A crowd of people holding National Nurses United signs in support of Ascension Seton nurses
Michael Minasi
Nurses at Austin’s Ascension Seton Medical Center went on strike Tuesday after reaching a bargaining impasse with management over hiring and retention. They say current workloads are causing burnout.

Hundreds of nurses at Austin’s Ascension Seton Medical Center walked out of the hospital Tuesday morning, kicking off the largest nurses strike in Texas history.

The strike began at 6:45 a.m., with nurses marching along West 38th Street in front of the hospital, holding signs with messages like “Safe staffing saves lives!” and “Essential? Yeah right!”

Seventy-two percent of the 900-person nursing staff voted to form a union last fall. National Nurses United began its first contract negotiations with Ascension in November. Now, the union says it has reached an impasse with hospital management over priorities related to hiring and retention.

A top concern for the union is lower guaranteed nurse-to-patient staffing ratios. Nurses at the hospital say they are assigned too many patients at a time, causing nurses to burn out and patients to receive a lower standard of care.

“When there's not adequate staffing, then we can't attend to our patient alarms as quickly as we hope,” said Natasha Gosek, a nurse in Ascension Seton's neonatal intensive care unit. “There’s delay in medications; there's delay in care.”

“[The three-day lockout is] something that I think has backfired on them and has really galvanized the nurses into becoming that much more bold."
Matthew Clark, ICU nurse

While Ascension says its staffing challenges are linked to a nationwide shortage of registered nurses, NNU members say qualified nurses are being driven from the profession because of inadequate hospital conditions and policies. One sign on the picket line Tuesday summed up the union’s stance: “It’s not a shortage. It’s an exodus.”
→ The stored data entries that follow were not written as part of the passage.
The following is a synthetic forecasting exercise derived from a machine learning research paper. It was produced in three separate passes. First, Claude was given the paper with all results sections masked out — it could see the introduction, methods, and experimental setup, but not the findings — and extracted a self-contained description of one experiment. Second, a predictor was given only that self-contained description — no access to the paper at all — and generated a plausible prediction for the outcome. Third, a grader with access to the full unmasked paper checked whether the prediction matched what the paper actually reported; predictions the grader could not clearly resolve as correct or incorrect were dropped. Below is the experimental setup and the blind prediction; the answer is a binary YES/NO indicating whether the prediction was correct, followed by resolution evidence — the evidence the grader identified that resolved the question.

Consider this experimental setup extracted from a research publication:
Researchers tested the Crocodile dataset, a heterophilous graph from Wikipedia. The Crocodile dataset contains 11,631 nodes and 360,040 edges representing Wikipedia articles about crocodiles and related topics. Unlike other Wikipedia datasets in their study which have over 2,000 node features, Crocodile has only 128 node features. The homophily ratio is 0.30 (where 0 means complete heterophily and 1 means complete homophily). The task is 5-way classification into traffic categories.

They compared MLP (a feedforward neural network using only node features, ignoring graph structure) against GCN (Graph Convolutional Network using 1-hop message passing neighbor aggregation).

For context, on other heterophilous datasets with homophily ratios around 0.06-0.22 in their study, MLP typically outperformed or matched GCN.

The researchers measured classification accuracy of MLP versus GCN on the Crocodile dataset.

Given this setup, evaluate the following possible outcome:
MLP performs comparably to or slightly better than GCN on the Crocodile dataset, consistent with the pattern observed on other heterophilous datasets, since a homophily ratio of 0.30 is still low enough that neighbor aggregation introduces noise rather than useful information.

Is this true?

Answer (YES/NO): NO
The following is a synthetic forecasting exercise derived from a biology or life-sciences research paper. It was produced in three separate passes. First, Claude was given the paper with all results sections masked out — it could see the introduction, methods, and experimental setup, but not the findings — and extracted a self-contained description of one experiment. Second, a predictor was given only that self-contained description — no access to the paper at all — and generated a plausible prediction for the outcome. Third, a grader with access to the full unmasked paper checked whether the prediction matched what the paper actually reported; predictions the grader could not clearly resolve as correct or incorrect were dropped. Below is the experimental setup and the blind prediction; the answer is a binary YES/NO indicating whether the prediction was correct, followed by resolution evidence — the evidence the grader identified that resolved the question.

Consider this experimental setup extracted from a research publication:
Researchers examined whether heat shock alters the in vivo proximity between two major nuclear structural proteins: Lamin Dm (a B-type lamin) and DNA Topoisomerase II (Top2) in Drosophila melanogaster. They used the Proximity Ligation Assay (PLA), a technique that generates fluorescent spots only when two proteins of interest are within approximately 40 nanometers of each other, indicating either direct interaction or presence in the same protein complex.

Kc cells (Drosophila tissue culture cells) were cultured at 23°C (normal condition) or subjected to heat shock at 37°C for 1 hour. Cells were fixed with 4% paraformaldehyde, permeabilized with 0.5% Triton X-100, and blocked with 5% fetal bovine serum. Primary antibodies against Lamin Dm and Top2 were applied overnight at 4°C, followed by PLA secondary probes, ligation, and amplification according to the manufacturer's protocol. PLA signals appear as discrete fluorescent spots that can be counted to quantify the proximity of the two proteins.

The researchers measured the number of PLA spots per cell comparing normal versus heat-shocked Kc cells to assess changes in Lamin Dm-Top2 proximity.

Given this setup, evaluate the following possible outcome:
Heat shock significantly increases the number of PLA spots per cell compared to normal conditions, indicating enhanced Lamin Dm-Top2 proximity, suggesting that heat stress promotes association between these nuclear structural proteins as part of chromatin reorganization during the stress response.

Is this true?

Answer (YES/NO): YES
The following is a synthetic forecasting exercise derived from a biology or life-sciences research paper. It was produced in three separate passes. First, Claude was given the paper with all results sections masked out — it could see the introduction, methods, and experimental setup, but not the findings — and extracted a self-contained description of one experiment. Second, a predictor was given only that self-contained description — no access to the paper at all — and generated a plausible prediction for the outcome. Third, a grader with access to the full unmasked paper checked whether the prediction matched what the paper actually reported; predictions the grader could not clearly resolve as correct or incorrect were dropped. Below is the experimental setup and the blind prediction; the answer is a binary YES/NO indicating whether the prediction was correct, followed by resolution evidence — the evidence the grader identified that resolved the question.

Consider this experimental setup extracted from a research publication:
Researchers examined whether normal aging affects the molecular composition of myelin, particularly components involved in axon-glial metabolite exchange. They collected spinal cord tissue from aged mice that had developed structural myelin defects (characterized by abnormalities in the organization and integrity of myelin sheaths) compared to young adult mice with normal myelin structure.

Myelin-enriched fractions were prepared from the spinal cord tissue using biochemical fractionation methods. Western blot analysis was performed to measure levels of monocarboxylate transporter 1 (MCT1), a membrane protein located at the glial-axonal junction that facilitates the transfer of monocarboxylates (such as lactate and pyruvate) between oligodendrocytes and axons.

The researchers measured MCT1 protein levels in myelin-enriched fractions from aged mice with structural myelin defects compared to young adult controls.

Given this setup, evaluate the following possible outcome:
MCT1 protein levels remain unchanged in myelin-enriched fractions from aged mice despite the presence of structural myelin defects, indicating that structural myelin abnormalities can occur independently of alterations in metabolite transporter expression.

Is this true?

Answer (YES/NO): NO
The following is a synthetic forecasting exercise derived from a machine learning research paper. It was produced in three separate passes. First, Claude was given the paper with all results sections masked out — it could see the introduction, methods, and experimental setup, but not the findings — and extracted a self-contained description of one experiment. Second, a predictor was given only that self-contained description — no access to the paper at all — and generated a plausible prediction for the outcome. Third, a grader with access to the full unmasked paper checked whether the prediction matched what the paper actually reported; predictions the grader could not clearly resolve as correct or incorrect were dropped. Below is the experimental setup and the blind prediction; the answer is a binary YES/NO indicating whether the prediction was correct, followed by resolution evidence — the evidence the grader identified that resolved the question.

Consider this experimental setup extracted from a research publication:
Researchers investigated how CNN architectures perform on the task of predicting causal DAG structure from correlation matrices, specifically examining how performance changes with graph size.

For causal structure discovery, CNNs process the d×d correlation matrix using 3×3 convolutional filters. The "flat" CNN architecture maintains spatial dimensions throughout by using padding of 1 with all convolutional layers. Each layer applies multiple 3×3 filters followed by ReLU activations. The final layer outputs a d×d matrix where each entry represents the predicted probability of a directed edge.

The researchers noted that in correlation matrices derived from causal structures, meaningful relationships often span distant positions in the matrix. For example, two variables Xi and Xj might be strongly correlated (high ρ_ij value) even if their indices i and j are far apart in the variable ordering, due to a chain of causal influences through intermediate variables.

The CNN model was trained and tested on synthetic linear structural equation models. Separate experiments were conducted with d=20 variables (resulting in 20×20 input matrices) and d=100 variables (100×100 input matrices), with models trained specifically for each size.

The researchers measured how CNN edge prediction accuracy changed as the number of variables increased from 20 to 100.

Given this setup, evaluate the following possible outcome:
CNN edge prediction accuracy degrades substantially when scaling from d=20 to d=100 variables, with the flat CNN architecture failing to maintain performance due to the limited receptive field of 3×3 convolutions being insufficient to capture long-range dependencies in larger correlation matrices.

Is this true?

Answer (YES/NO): YES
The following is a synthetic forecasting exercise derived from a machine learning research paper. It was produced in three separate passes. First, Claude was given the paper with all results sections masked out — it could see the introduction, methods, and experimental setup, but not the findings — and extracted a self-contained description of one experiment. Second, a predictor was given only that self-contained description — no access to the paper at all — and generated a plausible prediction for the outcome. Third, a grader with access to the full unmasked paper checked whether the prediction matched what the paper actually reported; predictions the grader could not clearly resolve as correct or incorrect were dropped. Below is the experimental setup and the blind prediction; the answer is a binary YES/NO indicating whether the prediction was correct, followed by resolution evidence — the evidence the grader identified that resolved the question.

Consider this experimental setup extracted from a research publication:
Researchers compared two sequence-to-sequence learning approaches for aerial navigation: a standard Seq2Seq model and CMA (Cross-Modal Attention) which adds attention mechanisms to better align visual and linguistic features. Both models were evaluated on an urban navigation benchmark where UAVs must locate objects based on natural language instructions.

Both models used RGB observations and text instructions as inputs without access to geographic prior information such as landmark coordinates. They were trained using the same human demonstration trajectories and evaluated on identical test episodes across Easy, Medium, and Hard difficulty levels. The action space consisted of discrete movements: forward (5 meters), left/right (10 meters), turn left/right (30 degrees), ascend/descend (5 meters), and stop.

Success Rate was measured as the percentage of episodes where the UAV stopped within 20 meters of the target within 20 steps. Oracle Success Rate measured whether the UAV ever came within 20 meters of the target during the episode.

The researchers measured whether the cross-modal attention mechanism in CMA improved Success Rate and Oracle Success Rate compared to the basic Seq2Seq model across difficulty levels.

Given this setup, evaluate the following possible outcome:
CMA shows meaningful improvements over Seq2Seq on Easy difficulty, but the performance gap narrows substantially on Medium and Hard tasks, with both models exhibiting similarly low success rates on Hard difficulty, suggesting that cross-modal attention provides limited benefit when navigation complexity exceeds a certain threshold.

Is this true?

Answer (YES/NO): NO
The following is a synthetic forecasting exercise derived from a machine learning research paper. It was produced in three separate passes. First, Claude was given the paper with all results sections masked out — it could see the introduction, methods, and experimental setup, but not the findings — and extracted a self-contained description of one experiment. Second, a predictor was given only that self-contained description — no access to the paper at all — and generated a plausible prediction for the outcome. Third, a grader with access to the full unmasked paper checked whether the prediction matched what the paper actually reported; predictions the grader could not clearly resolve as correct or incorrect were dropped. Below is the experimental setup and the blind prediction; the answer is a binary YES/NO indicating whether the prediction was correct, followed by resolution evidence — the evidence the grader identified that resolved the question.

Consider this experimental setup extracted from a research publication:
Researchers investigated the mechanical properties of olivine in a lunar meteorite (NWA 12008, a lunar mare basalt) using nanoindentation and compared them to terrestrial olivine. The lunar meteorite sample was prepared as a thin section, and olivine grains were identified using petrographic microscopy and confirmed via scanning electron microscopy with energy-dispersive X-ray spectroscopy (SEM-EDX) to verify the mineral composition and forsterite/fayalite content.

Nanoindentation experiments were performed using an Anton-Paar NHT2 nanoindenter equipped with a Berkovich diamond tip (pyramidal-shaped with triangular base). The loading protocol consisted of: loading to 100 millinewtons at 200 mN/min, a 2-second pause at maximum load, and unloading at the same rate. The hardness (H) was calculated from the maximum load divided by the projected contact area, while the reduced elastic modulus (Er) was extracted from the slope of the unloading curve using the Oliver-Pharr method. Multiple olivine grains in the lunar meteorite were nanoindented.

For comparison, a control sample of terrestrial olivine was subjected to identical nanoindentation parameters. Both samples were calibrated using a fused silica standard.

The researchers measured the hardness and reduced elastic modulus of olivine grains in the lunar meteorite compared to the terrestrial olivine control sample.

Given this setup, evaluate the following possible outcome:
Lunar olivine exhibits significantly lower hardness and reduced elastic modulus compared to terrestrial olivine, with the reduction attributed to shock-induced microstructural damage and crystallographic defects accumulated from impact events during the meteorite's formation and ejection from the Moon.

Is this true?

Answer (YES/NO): NO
At 9:30 a.m., nurses were joined for a rally by union representatives and community leaders, including U.S. Rep. Greg Casar, who praised the nurses for fighting for patient safety.

“You're on strike making sure that our kids are born safely, that we’re taken care of when we are sick, that our neighbors in their most desperate moments get the care that they need,” he said.
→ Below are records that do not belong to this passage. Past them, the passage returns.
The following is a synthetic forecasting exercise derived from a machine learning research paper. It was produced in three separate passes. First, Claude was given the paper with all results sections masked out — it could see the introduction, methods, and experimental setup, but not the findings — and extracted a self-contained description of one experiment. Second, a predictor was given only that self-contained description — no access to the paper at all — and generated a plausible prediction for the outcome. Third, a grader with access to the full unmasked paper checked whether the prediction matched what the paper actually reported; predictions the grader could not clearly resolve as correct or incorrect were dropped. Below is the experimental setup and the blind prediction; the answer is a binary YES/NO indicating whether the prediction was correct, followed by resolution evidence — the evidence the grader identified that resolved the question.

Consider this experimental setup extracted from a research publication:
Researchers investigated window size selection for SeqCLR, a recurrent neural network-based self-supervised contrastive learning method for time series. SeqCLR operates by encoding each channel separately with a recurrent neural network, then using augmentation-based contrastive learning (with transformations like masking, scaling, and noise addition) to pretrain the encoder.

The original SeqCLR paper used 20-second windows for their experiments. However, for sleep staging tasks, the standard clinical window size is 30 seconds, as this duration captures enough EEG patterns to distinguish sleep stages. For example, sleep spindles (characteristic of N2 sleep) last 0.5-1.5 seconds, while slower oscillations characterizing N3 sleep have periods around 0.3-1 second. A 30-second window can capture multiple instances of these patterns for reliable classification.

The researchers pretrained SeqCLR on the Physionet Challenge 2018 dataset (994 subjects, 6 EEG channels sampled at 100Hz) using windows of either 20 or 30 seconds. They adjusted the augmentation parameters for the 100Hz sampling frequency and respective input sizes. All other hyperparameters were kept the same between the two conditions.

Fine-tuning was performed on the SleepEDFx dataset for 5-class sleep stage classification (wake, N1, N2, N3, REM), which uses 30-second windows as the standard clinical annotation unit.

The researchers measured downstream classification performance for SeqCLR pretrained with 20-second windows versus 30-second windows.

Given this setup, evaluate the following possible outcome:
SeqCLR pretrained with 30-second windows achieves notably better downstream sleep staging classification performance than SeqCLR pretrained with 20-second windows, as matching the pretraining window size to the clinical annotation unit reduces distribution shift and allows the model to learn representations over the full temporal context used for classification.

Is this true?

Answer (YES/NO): YES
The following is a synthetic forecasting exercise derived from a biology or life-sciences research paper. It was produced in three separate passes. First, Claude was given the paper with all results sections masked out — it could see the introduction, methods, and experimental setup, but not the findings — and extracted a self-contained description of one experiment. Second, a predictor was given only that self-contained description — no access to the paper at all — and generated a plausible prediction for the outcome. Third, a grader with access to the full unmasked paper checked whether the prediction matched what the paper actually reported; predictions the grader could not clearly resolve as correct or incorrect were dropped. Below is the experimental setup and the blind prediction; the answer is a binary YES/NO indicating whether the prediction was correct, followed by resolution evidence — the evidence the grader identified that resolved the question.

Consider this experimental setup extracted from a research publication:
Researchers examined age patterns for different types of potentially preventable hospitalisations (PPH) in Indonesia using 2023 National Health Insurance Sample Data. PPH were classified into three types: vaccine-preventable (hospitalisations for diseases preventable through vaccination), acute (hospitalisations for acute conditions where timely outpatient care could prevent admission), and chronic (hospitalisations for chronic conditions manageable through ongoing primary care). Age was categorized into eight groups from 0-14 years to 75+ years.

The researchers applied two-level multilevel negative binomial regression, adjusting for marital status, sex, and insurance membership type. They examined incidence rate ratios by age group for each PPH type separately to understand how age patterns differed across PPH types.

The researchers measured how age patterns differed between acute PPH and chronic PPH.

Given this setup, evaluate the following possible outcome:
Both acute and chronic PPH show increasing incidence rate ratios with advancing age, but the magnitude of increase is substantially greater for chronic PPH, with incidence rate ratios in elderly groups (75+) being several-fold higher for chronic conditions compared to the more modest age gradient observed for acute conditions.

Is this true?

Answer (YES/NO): NO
The strike is officially set to last 24 hours. However, Ascension said it will not allow the striking nurses back until July 1. The staffing agency the hospital contracted with to provide temporary staff during the strike required a minimum four-day contract, according to the hospital.
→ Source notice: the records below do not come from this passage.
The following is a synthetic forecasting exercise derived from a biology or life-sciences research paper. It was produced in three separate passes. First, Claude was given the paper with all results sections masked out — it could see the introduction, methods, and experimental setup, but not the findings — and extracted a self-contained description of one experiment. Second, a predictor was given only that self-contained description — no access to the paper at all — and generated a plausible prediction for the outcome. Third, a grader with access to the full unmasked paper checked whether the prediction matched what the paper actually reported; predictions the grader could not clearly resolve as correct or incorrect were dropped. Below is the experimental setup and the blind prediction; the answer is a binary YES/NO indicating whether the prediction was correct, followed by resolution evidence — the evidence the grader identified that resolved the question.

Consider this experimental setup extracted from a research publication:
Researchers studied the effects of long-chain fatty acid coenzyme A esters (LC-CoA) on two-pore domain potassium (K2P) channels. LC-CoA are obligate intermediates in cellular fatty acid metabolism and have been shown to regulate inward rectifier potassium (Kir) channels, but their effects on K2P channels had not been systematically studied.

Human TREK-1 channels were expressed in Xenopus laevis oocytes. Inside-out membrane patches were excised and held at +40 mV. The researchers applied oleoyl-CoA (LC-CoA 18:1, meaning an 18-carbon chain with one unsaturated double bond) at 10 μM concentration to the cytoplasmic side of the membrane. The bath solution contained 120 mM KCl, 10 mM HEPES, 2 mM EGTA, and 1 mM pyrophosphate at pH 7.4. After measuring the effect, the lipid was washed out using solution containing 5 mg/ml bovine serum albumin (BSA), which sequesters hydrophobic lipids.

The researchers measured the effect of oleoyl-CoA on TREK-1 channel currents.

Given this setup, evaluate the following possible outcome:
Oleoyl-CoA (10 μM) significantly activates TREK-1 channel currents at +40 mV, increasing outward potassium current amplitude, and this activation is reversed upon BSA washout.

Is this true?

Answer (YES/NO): YES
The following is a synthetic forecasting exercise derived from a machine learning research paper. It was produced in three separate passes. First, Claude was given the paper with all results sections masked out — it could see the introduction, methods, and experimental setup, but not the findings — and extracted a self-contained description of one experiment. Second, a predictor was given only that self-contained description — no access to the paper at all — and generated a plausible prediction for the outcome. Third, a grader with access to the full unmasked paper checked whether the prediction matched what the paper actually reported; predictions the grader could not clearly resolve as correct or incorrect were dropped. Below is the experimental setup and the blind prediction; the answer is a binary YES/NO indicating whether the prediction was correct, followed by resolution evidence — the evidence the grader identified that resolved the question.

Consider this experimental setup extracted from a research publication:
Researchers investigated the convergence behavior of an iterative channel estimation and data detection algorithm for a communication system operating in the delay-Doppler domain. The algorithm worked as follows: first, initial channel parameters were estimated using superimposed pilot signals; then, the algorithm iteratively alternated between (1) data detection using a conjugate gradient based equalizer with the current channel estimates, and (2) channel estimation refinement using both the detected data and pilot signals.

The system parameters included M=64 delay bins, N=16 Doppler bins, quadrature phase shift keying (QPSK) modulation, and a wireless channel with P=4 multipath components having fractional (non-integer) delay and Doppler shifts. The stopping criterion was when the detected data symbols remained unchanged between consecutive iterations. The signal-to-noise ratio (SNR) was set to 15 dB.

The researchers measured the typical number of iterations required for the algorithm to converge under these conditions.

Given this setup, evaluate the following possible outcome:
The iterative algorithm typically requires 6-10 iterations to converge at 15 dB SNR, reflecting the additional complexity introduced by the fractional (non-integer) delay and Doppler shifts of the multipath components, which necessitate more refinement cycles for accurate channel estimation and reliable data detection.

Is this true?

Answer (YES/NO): NO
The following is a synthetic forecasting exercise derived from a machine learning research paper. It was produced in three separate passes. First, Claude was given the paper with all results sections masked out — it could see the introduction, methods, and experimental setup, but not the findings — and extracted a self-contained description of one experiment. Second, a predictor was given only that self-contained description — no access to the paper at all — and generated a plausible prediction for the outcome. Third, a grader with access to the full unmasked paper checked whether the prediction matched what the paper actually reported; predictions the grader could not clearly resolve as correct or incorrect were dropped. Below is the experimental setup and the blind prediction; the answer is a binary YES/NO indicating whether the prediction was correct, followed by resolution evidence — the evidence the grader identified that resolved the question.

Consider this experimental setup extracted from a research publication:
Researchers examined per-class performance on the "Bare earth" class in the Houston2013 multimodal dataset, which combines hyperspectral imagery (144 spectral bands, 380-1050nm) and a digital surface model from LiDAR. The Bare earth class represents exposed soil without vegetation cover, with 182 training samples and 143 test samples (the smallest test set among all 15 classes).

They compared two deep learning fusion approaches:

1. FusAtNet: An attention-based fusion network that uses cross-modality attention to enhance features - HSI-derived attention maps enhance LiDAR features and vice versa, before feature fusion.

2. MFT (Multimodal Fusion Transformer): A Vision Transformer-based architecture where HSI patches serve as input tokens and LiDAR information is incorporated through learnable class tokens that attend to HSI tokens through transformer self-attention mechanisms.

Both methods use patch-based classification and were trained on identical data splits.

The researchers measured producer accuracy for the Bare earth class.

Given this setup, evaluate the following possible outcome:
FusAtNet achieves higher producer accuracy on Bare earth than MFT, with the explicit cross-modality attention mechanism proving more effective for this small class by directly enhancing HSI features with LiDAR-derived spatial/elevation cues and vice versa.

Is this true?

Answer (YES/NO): YES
NNU called this additional three-day lockout “a deliberate ploy to intimidate nurses from speaking out.” But Matthew Clark, an ICU nurse at the hospital and a member of the union’s negotiating team, said the move has caused more nurses to join the strike effort.

“It's something that I think has backfired on them and has really galvanized the nurses into becoming that much more bold,” he said.

When the union announced its intent to strike 10 days before the walkout, Ascension said it was disappointed, “given the hardship this will present for our associates and their families, and the concern this action may cause our patients and their loved ones.” The hospital system also said it continued to be committed to bargaining with the union in good faith.

Nurses, however, point to the three-day lockout as a sign that Ascension is not prioritizing the safety of patients. Kristine Kittelson, a registered nurse who works with mothers and babies, said by extending the number of days temporary staff are filling in, the hospital will be relying on nurses who are less familiar with the facility than full-time staff.

“They don't know our orders. They don't know our doctors, and they don't know our hospital, so it's not the safest option for our patients,” Kittelson said. “That’s why we chose the one-day [strike].”

Nurses plan to return to the hospital first thing Wednesday morning with the intent to work — whether or not they are allowed through the doors.